> _Dataset extract_:
----

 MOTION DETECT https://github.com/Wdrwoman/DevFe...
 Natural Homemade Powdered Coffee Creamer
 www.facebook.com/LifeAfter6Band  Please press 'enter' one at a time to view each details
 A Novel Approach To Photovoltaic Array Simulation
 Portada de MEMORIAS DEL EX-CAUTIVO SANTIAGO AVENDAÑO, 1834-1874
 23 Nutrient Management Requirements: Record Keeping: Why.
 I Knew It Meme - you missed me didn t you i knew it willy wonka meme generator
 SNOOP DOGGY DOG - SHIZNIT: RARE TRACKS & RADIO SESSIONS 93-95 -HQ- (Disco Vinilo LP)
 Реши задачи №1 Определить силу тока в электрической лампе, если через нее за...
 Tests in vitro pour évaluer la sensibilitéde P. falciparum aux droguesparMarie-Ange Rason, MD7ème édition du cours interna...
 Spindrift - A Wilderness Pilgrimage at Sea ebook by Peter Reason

----

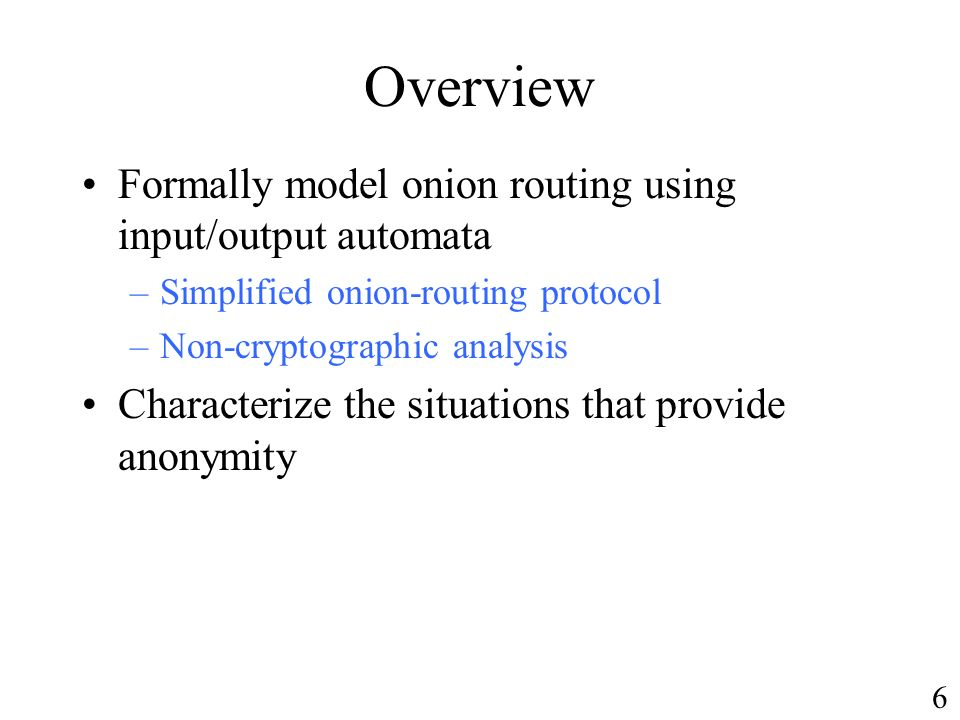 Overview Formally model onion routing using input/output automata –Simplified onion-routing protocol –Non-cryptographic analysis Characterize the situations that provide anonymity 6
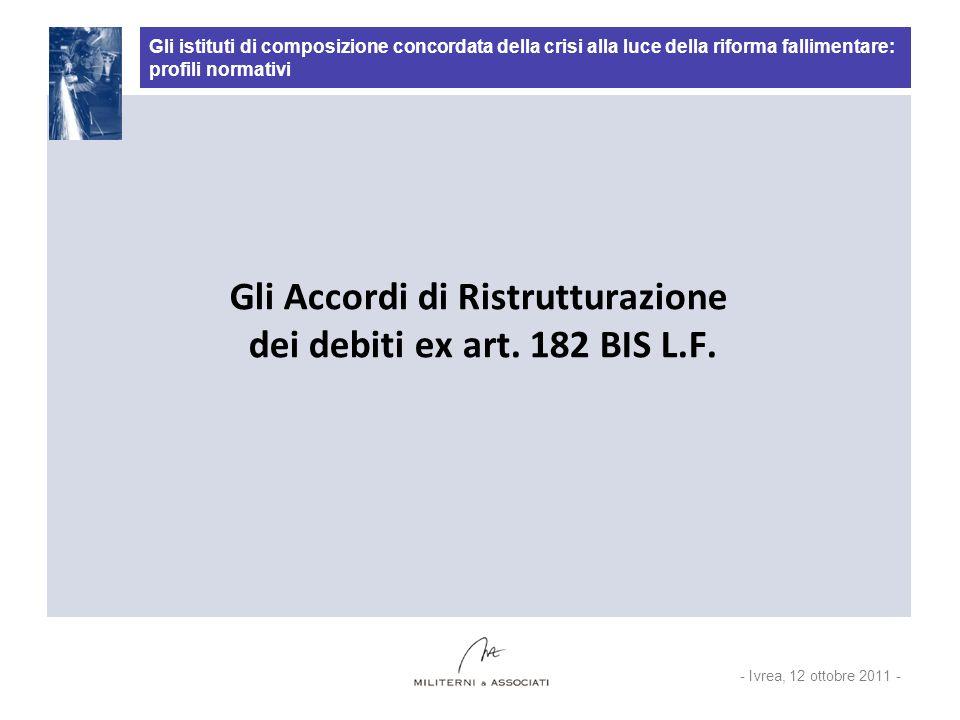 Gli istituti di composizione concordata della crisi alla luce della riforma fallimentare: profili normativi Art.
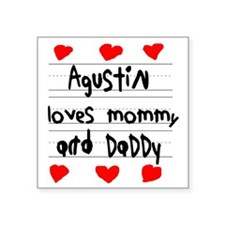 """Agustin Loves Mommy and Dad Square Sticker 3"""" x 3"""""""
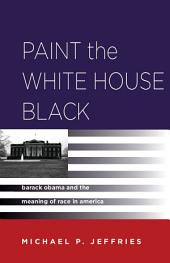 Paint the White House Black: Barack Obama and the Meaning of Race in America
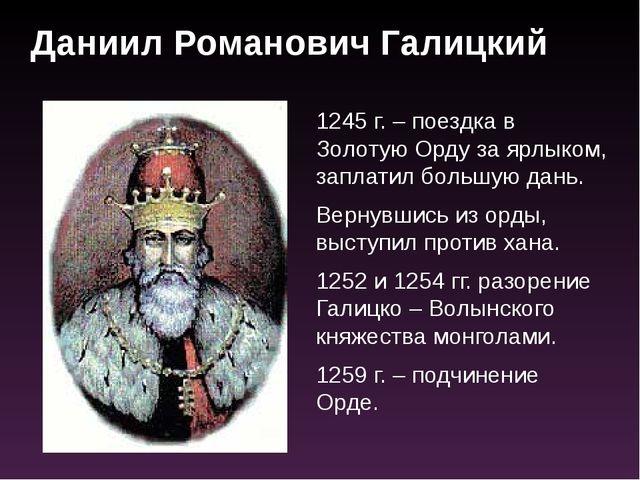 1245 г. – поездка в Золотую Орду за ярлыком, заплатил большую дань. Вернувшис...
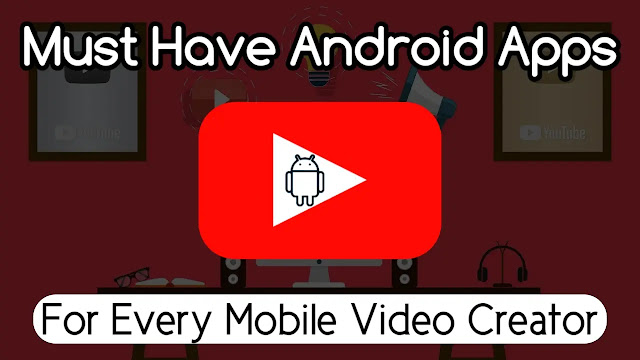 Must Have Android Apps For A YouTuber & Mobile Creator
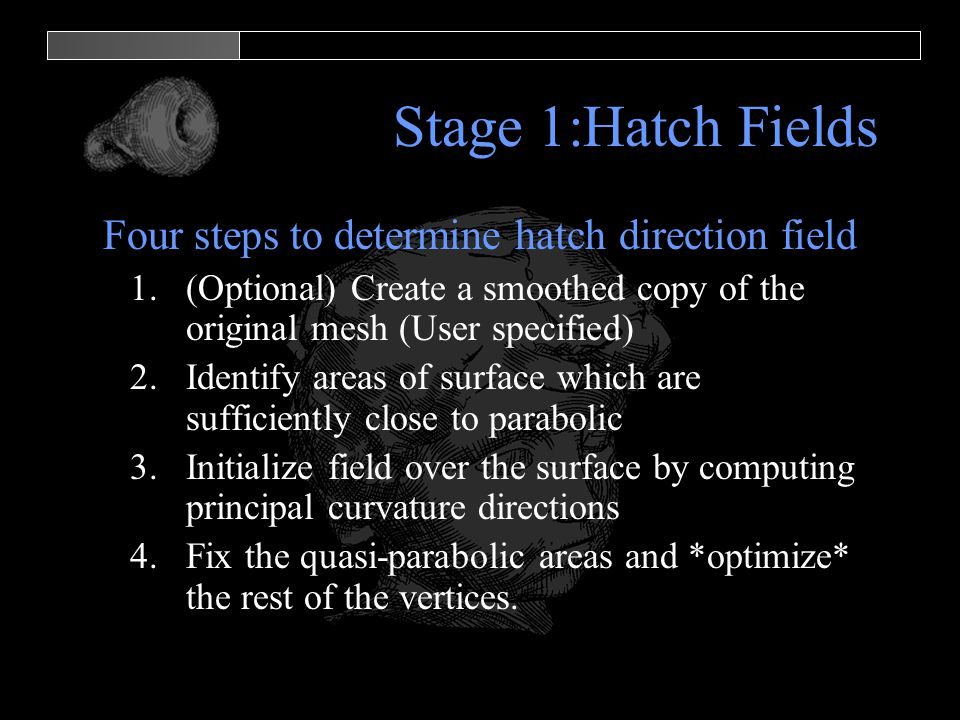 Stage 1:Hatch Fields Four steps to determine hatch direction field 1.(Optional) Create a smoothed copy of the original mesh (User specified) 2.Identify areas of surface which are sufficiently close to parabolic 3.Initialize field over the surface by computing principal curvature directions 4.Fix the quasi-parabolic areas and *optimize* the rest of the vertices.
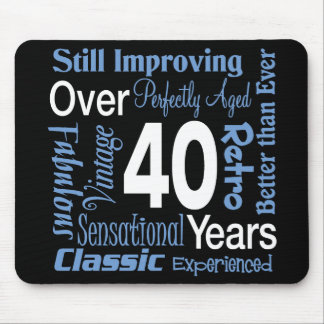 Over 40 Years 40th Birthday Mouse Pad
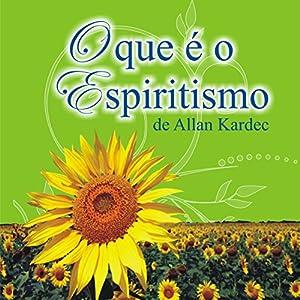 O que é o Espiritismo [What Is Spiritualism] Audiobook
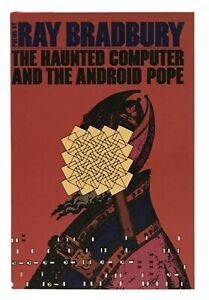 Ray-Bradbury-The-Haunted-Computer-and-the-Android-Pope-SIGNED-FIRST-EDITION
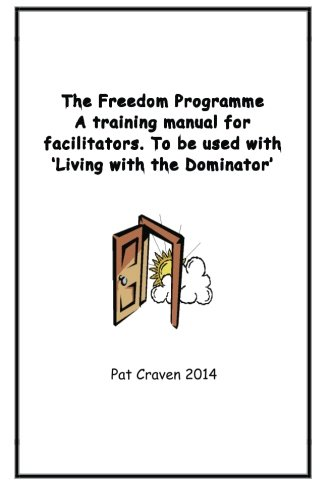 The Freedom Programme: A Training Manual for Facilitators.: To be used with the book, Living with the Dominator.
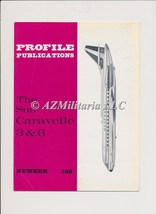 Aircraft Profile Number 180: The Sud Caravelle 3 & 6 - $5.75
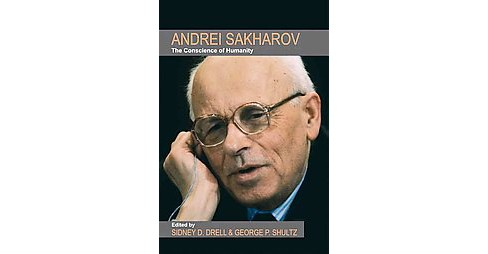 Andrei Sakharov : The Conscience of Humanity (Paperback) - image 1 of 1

----

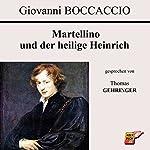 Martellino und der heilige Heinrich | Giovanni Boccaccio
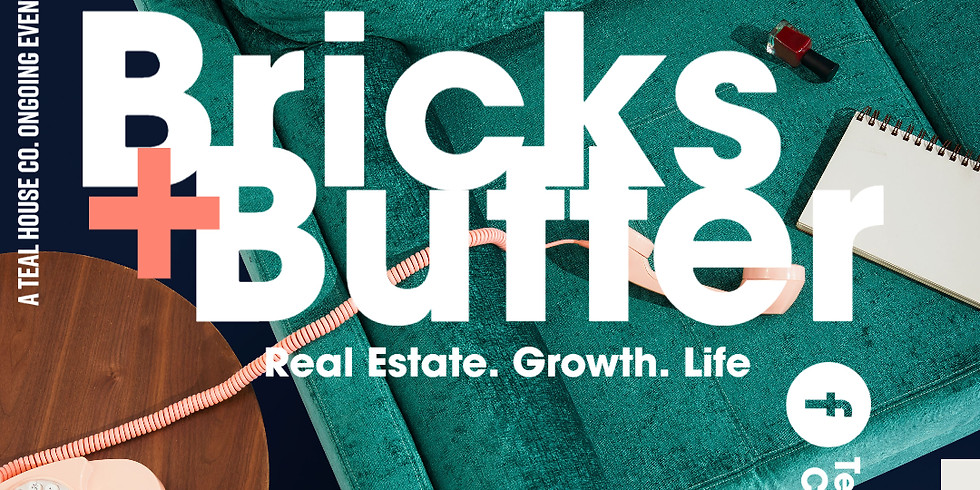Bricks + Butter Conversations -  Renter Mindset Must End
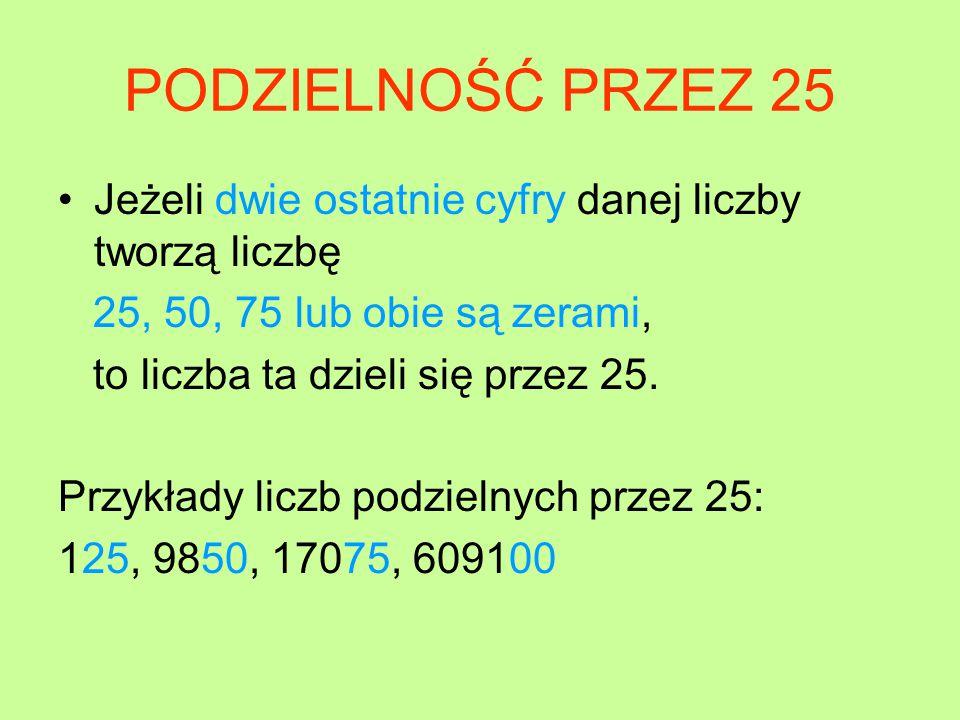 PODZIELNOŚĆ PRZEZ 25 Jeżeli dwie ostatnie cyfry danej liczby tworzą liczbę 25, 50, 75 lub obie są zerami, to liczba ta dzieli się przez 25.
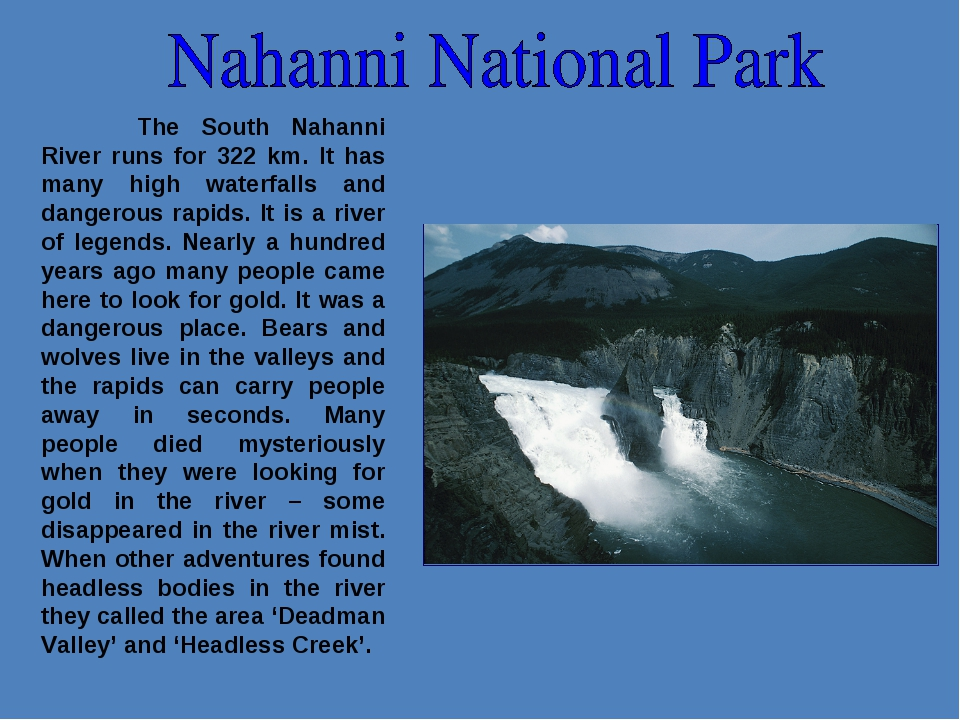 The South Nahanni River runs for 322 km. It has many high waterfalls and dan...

----

> _Work order_: In the listing above, find the line with "The Freedom Programme: A" and output every line through the one with "Andrei Sakharov : The", exactly, without the pictures.

> _Result of this task_:
 The Freedom Programme: A Training Manual for Facilitators.: To be used with the book, Living with the Dominator.
 Aircraft Profile Number 180: The Sud Caravelle 3 & 6 - $5.75
 Andrei Sakharov : The Conscience of Humanity (Paperback) - image 1 of 1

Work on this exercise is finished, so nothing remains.